An unmanned aircraft, abbreviated as "drone", and abbreviated in english as "UAV", is an unmanned aircraft that is operated by a radio remote control device and a self-contained program control device, or is operated autonomously, either completely or intermittently, by an onboard computer. Drones tend to be more suitable for tasks that are too "fool, dirty, or dangerous" than are manned aircraft. Unmanned aerial vehicles can be classified into military and civil applications according to the application field. For military use, unmanned aerial vehicles divide into reconnaissance aircraft and target drone.

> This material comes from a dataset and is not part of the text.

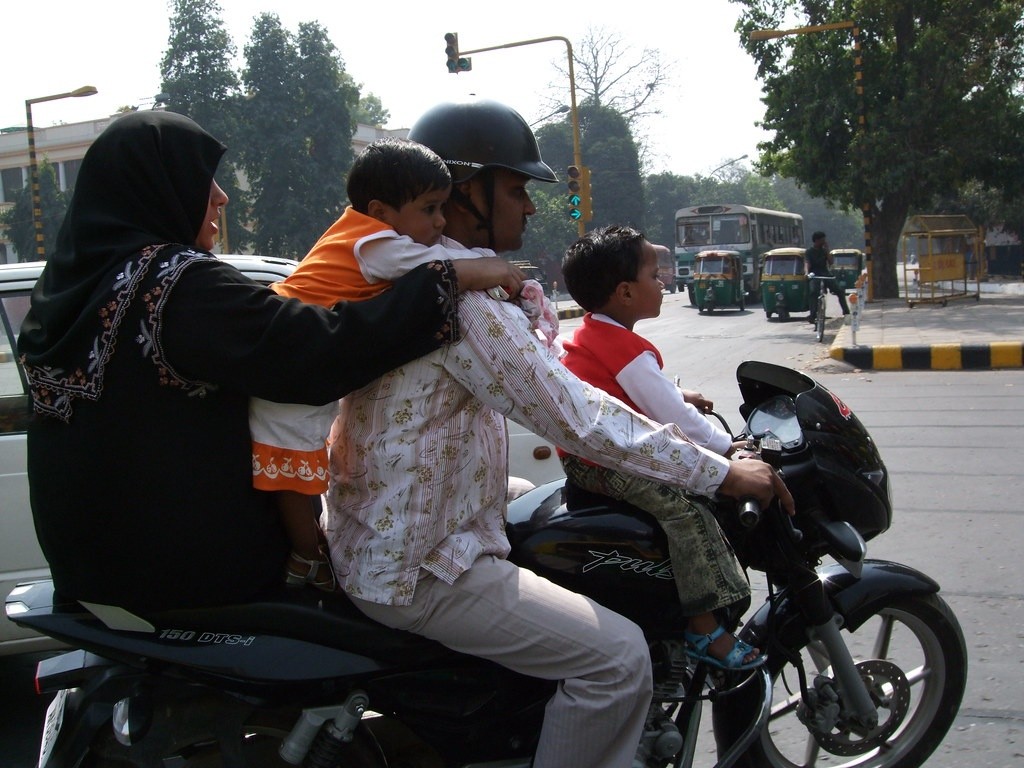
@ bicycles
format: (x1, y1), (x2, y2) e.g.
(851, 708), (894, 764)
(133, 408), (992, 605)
(805, 270), (837, 342)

In the civil aspect, the unmanned aerial vehicle + industry application is currently applied in the fields of aerial photography, agriculture, plant protection, miniature self-timer, express transportation, disaster relief, wild animal observation, infectious disease monitoring, surveying and mapping, news reporting, power inspection, disaster relief, movie and television shooting, romantic manufacturing and the like, the application of the unmanned aerial vehicle is greatly expanded, and developed countries actively expand the industry application and develop the unmanned aerial vehicle technology.

Toxic and harmful substances can be generated on the accident site, and secondary accidents such as rescue personnel casualty can be caused if the substances are treated on the site by blind entry. The emergency field information source of the field emergency department emergency command vehicle mainly depends on emergency rescuers wearing biochemical suits, handheld detectors and cameras, and the field personnel aim the cameras at the detectors to transmit detected data to the emergency command vehicle. Although manual entry into the field to collect relevant data is of great help for emergency command, the field environment is complex, manual entry is always risky, entry time is short, and multiple entries for a long time are inconvenient.

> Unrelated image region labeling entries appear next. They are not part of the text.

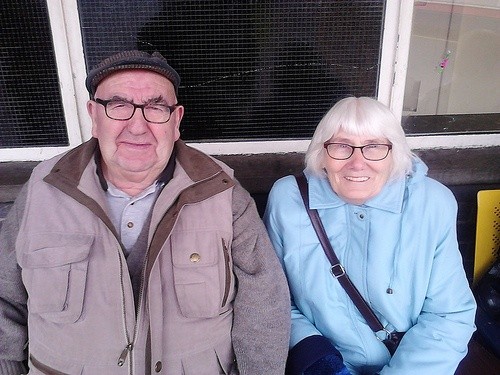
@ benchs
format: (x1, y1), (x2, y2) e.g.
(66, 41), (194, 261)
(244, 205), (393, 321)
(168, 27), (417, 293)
(0, 144), (500, 375)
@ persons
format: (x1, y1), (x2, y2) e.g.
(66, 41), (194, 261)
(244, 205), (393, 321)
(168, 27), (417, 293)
(263, 97), (477, 375)
(0, 50), (292, 375)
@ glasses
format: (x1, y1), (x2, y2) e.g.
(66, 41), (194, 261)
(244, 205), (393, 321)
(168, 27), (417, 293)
(323, 142), (393, 162)
(91, 97), (179, 124)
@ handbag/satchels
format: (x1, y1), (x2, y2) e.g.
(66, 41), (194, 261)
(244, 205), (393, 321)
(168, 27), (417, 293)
(382, 326), (500, 375)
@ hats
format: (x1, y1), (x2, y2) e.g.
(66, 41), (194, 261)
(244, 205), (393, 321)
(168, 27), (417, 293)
(85, 51), (180, 92)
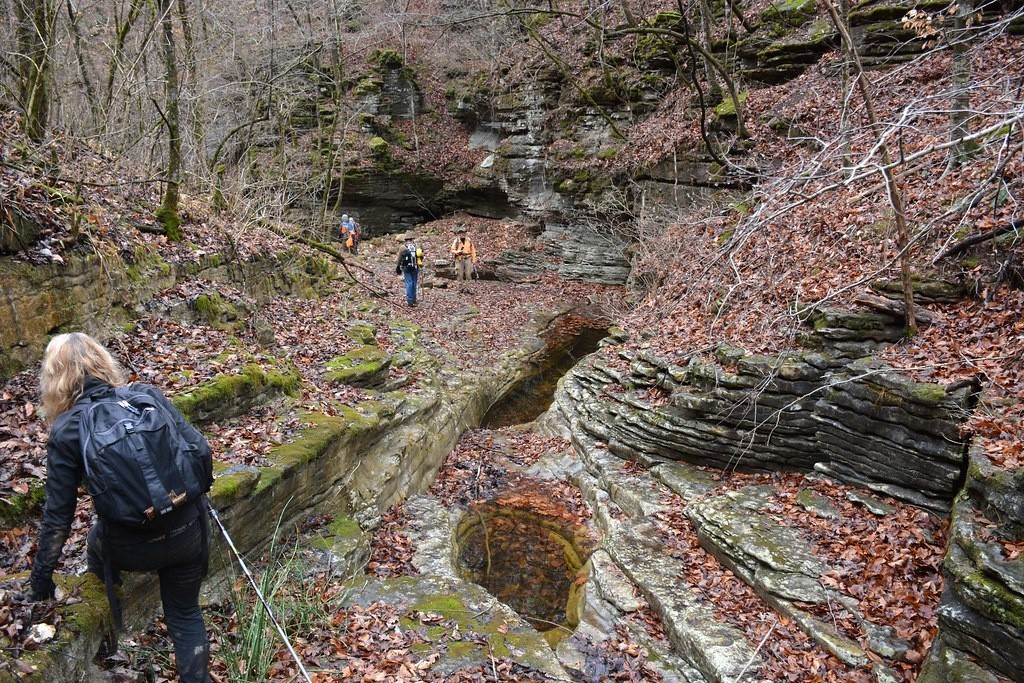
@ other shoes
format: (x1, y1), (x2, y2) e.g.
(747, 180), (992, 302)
(467, 288), (475, 295)
(456, 289), (464, 293)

SUMMERY OF THE UTILITY MODEL

The utility model aims to overcome the defects in the prior art and provides an intelligent accident scene information acquisition system capable of improving safety.

The purpose of the utility model is realized by the following technical scheme:

an intelligent system for acquiring information of an accident scene, comprising:

the camera system is connected with the central processing unit and is used for acquiring images through the accident scene;

the unmanned aerial vehicle is matched with the camera system to acquire images;

the intelligent identification module is used for analyzing the information shot by the camera system and identifying life and dangerous substances in an accident scene;

the positioning module is used for recording a track formed in the flight process of the unmanned aerial vehicle;

the sampling analysis system is connected with the unmanned aerial vehicle and is used for collecting samples and transmitting the analysis results of the samples to the command center;

and the central processing unit is connected with the detection system, the unmanned aerial vehicle, the positioning module, the intelligent identification module and the sampling analysis system and used for scheduling each module to normally work.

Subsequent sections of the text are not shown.